Yup, depressed here too. Like @SabrinaTheTeenageBitch I'm worried that the life I imagined, to begin with, we'd be returning to is gone forever. I was ill for three weeks (not tested, not hospitalised) and GP in central London was pretty sure I (and my husband, possibly children) had the virus. So I have no fears for my own family. My only other immediate family member has definitely had it (hospital test) and made a good recovery. Even before the illness, and despite having some health anxiety in general, I was never especially concerned about getting it -- at my age, in good health, no co-morbidities, fit, etc the risk of dying is tiny.
But what's the end game? Was very depressed today to read the news about care homes, and to think about the suffering there, people dying without family members present, the NHS not even attempting to treat etc. Many of the most vulnerable (to this virus) people in our society aren't able to self-isolate, and they aren't being given hospital treatment. There were 250,000 people (2011 stats) in care homes. Are they just all being left to die? I would gladly go and volunteer in one and take advantage of my assumed immunity/ inability to spread the virus, but we don't have the testing to make that possible, so carers are going in infected...
Meanwhile, I'm trying to do ten hours a day of work in three hours while my husband valiantly battles with two small children (then we swap). I feel very sorry for my students (I teach in a university) and we are manifestly letting them down. I also worry that his career (he had just got to the point in early 40s of fulfilling a lifelong dream, in a field where that's hard to do) is tanking, even effectively over. We're shelling out thousands of pounds a month in nursery fees for a service we're not receiving (because paying seemed the ethical thing to do, to stop the business closing), and becoming increasingly anxious about the mortgage. My children were great for the first two weeks but perhaps our mood is affecting them, or maybe they're just bored without normal routine of friends, playdates, nursery, outdoor activities (we live in a small central London space).

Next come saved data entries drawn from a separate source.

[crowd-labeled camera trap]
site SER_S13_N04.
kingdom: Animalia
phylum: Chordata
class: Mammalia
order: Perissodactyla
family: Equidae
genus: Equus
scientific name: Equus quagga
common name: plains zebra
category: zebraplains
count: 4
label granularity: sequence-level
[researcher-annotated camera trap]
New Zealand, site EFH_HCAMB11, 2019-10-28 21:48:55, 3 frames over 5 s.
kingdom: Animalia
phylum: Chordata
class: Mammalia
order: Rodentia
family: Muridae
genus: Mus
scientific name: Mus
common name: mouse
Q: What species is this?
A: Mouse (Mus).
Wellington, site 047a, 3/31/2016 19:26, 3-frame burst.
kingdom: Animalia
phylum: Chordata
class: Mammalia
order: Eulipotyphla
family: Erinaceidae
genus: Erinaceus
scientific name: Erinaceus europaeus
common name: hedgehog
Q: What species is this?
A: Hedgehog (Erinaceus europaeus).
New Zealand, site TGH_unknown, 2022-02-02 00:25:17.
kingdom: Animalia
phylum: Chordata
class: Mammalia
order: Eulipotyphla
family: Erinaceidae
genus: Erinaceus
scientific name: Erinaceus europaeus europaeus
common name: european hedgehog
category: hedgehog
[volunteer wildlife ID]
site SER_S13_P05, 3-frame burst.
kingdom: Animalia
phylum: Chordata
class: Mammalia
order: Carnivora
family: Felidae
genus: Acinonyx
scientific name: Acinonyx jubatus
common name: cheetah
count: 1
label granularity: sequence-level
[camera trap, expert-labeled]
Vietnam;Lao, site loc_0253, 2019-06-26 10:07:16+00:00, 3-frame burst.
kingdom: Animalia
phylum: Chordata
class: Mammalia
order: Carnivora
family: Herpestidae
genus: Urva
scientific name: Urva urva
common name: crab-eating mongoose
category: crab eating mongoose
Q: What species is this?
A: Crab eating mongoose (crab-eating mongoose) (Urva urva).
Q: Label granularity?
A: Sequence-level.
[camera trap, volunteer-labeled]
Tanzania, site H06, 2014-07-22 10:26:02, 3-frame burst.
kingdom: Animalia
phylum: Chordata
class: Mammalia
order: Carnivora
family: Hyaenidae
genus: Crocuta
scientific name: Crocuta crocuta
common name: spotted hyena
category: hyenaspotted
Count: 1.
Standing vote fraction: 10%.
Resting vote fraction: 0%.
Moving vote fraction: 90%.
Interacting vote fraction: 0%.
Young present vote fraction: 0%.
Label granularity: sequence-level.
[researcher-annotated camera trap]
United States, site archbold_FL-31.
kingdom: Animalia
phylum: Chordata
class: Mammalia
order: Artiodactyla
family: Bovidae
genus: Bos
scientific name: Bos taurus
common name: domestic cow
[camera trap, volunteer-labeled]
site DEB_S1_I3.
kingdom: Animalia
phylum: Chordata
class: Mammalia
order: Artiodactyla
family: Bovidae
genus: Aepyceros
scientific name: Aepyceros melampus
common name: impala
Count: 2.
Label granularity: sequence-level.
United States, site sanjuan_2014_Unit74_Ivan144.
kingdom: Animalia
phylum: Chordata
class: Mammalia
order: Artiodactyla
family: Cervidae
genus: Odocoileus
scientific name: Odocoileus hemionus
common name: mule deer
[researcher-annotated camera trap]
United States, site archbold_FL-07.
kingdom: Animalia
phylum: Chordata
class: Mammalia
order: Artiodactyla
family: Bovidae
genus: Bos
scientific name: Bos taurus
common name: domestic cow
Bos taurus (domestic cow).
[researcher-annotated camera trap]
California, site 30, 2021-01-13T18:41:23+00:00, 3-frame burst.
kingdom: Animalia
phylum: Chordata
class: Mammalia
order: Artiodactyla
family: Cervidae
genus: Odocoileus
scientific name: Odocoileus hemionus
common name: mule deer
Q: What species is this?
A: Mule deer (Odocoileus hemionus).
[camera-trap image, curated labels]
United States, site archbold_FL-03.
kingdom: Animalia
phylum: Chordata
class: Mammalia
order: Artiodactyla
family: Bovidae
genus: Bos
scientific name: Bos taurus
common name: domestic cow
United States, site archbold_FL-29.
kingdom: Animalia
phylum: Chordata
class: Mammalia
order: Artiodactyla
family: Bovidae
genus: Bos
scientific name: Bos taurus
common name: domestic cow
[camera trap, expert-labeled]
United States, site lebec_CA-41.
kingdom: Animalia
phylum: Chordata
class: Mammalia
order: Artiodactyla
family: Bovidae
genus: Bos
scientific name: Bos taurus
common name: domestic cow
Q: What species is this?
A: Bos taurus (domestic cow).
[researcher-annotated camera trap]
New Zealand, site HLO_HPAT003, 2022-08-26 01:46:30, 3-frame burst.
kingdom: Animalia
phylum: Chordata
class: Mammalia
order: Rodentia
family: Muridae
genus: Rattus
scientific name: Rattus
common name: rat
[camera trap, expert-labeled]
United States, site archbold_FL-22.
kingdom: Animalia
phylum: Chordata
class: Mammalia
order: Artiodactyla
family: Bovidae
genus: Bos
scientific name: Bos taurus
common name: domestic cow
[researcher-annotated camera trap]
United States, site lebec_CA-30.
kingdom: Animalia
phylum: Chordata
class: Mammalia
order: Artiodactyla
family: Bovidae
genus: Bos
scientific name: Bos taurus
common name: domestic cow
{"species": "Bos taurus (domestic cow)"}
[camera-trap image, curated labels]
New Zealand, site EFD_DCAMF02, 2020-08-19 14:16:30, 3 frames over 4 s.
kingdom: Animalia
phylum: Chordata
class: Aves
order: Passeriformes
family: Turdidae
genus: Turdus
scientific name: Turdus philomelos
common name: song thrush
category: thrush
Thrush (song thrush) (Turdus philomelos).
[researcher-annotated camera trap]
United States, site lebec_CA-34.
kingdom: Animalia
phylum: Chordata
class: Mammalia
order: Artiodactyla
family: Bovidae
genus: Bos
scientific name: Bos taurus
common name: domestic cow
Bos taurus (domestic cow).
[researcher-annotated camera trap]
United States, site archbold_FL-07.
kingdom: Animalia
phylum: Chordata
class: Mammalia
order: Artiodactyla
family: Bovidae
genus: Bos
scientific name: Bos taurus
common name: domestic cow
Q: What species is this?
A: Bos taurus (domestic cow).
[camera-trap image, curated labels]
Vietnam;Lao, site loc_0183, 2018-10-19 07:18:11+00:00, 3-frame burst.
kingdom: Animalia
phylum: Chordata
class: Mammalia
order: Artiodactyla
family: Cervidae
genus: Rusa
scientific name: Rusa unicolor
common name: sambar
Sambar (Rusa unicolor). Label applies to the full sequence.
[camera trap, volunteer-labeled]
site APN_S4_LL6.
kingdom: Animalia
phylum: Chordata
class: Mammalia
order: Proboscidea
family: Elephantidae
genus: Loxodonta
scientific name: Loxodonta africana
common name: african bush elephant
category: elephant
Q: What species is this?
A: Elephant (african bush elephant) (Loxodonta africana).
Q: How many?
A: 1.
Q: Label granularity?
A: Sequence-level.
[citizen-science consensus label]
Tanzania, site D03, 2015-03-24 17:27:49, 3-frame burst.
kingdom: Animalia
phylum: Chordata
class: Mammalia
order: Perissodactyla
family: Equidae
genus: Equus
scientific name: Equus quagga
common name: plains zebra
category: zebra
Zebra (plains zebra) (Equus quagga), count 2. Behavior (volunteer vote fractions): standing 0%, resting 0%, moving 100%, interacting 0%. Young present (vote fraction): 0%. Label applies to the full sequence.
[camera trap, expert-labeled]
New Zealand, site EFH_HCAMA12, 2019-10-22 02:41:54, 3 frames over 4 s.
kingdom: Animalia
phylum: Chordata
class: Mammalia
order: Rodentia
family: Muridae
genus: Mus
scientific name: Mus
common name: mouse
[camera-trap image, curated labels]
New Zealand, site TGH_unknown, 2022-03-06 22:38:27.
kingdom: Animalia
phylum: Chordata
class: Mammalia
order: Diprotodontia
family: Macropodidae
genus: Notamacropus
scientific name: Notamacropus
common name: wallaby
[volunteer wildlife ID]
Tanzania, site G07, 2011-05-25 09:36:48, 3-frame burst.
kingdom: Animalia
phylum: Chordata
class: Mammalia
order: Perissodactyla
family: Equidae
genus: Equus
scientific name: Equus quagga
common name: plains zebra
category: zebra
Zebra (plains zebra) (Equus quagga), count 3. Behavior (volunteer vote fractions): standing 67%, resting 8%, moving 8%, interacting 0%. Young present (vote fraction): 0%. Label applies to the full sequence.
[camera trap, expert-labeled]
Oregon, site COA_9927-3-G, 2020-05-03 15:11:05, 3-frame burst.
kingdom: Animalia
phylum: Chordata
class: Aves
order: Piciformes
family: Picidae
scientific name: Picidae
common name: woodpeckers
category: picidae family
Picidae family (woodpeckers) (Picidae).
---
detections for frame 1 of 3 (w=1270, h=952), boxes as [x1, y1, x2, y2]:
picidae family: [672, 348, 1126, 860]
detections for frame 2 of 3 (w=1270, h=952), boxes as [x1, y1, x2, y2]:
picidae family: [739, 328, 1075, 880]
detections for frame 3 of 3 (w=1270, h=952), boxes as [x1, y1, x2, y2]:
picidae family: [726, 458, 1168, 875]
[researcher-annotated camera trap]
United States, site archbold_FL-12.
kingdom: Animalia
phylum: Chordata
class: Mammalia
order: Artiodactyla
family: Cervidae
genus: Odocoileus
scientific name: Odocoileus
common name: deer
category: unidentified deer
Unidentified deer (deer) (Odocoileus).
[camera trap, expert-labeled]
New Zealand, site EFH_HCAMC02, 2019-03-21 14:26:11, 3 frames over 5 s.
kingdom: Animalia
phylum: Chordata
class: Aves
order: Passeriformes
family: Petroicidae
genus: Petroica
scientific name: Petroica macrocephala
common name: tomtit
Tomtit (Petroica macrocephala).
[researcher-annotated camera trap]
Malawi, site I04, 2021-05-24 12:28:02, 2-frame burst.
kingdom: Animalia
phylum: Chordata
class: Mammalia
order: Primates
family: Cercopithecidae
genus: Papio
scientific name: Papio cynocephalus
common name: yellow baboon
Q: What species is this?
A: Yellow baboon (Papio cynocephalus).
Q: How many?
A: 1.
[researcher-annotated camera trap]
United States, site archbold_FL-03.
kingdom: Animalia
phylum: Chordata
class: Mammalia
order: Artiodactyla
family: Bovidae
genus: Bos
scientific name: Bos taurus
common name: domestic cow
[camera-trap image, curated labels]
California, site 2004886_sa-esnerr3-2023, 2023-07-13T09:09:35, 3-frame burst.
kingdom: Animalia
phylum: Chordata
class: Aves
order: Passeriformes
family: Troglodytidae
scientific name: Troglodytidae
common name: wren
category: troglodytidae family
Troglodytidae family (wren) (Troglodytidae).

I've suffered from depression since my early 20s. All controlled, or so I thought, after a slightly ropey postnatal period. Now, with all the routines, props, etc kicked away, I feel things sliding out of control. If we could have a clear message about the future, of the kind Macron gave today, I think that would help a lot. Without much faith in the government, much faith in the statistics we're given, or much faith in the possibility of a vaccine being found soon, all I can see is living in an increasingly dispiriting, lonely, financially oppressed, hopeless lockdown or semi-lockdown forever.